Figure 4 shows the structure of ontology 302. The top entity in the ontology's hierarchy is an entity 402 which is defined to be a concept in the natural universe. Here, with a hierarchical representation, note that the top entity can be a root of a "tree" type representation as shown here, or it may be a node that has no parent in a directed acyclic graph
(DAG) . The rest of the entities in the ontology represent more refined sub-concepts that attempt to represent virtually anything that might be described in a document. Here, the entities for Dan and Kristal have "Human" 404 as a parent entity, with the links stored in the ontology. Likewise, entities California 406 and Canada 408 have parents 410 state and 412 country respectively which lead up to "political division," a concept that we have defined to include man-made groups such as countries, states, etc. Note that the ontology contains at least one keyword for each entity, with a keyword being an identifier that might be used in a text document to refer to the entity. For instance, the entity "California" might have a keyword of "CA", as would "Canada." An entity may, and often will, have more than one keyword, and one keyword may represent more than one entry, thus there is a many to many relationship between entities and keywords. An entity may also have more than one parent .
Ontology 402 may also contain other attributes or data for each entry which may be examined by the interpreter (see below) in order to determine the best choice of entity for the interpretation. Examples of other attributes include URLs
(pointing to various related real-world data sources), street addresses, personal profile information, icons, or other media files such as musical notes or audio tones (helpful when the system is being used by a visually impaired person) . For more abstract entities such as the general idea of an airport, it might be an icon that describes all airports . For a specific airport, it could point to the airport's logo, if one is available. For the idea of a person, the associated icon could be a silhouette of a human figure, while the entry in the ontology for a specific individual might include a URL to their picture. An icon does not need to be explicitly specified for each entity in the ontology when a hierarchical representation is used for the ontology. If no icon is specified for an entity the icon associated with the parent of the entity will likely suffice, and can be easily located.

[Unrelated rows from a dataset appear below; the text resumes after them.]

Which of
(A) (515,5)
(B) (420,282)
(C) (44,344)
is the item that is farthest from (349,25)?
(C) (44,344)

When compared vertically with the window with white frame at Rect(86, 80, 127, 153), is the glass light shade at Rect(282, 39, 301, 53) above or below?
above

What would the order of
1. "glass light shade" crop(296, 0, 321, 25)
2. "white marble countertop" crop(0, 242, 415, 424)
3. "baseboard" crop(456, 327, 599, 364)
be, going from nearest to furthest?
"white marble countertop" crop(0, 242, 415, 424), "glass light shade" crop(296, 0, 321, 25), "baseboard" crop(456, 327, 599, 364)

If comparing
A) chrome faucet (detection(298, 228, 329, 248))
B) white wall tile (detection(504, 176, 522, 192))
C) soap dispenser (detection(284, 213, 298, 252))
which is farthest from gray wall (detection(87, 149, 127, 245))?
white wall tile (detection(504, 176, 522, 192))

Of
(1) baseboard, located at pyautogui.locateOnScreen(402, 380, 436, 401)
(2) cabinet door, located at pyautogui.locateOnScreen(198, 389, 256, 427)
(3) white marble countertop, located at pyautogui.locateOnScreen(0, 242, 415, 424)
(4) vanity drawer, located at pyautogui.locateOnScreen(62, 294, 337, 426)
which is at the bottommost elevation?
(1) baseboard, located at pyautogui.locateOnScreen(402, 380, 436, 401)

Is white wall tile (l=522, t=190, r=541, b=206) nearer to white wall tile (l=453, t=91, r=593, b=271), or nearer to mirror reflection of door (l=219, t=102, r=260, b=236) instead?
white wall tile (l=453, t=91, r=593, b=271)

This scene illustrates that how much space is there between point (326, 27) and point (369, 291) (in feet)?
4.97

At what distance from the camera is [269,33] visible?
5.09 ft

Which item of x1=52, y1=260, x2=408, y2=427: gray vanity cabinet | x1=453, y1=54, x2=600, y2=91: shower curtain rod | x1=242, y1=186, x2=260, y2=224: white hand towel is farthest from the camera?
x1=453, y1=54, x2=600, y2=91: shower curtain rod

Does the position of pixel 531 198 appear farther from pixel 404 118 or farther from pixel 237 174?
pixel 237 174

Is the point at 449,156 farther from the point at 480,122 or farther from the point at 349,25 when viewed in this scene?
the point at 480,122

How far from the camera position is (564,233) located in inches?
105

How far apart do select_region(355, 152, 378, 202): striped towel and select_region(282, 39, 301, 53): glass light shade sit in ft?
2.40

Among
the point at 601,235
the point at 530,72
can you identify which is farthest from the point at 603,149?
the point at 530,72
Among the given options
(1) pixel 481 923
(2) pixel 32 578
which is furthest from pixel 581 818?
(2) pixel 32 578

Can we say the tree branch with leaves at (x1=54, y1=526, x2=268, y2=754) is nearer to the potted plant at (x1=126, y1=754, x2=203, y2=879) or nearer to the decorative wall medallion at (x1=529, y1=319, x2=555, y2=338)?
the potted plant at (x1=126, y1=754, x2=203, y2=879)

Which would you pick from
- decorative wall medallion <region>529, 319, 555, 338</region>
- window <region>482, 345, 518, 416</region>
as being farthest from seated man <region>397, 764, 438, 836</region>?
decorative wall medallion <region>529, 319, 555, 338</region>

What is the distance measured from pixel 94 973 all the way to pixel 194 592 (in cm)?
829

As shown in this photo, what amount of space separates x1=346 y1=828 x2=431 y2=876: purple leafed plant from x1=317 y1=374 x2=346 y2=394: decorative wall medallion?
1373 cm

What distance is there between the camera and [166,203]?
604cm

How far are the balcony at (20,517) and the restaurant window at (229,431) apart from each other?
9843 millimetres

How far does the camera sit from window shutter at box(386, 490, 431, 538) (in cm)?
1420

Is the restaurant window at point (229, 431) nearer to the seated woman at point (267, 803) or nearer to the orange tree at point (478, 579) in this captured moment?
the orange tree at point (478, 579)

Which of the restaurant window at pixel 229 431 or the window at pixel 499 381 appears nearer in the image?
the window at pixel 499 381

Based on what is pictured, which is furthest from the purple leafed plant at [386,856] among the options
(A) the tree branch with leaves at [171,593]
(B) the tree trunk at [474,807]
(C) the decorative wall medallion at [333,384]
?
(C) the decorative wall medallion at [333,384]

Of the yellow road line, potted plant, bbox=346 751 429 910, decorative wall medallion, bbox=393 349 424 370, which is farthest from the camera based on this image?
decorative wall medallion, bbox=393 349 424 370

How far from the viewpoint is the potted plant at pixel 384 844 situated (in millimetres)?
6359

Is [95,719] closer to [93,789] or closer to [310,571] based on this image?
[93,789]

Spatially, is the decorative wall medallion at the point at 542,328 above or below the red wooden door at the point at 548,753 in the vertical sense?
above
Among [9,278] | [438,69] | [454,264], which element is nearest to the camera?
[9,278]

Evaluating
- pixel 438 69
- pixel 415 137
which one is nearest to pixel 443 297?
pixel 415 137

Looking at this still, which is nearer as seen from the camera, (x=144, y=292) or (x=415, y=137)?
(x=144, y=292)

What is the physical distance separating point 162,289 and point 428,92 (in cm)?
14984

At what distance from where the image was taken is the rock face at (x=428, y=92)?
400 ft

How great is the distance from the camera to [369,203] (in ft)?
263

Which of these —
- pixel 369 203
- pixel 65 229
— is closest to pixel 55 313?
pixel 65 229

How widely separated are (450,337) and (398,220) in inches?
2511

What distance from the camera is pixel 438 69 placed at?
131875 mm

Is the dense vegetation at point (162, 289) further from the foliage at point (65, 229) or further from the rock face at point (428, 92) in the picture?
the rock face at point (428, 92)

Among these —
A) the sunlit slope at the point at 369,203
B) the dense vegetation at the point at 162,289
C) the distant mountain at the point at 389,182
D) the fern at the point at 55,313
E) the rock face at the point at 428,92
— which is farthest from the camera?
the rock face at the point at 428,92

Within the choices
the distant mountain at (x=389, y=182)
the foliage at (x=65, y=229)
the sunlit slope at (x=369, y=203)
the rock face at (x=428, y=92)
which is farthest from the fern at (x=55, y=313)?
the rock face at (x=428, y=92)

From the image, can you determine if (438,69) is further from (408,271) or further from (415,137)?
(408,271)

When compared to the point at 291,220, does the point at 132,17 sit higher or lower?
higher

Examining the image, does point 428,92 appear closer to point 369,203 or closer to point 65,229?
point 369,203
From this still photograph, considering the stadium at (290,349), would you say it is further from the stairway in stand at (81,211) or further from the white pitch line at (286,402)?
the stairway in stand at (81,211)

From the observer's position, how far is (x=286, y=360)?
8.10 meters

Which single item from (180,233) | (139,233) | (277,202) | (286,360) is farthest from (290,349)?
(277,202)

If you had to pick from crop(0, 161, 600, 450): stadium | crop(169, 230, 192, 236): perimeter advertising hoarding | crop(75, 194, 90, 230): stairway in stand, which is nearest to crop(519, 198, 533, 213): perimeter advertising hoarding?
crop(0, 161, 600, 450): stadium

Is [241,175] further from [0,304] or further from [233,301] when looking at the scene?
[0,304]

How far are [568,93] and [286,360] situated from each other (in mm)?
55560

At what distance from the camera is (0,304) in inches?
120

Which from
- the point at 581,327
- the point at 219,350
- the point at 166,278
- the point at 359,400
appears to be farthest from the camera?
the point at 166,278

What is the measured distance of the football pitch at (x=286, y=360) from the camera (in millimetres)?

For instance, in the previous example, if you divided people into personal and business contacts, but did not have specific icons for each of these, then the icon associated with the idea of a person could be used.
Returning to Figure 3, entries in the ontology have associated entries in a Keyword/URL/Media database 304. Database 304 is populated by preprocessing the ontology to create an association between the keywords of an entity and its URL (if one is found) . The technique used to represent the ontology makes it possible to associate a unique URL with each entry. This URL becomes the unique identifier for a particular person, place or thing. The entity's associated URL's for icons (and other media) become part of the database entry during preprocessing so they are retrieved along with the entity URL during any look up. Note that this URL is associated with where the entity is located in respect to the ontology, it is not a URL pointing to a website about the entity. This kind of URL would be a type of media.
Figure 5 shows a simplified example of two entries in the Keyword/URL/Media Database 304 from Figure 3. In the earlier calendar example, a lookup of the keyword CA will bring up two entities, California 502 and Canada 504. California has an associated URL of www.ca.gov as well as a file calflag.jpg containing the file (showing the state flag) used in constructing the icon for display. Likewise, Canada has canada. gc. ca, and the link for an icon to mapleleaf.jpg.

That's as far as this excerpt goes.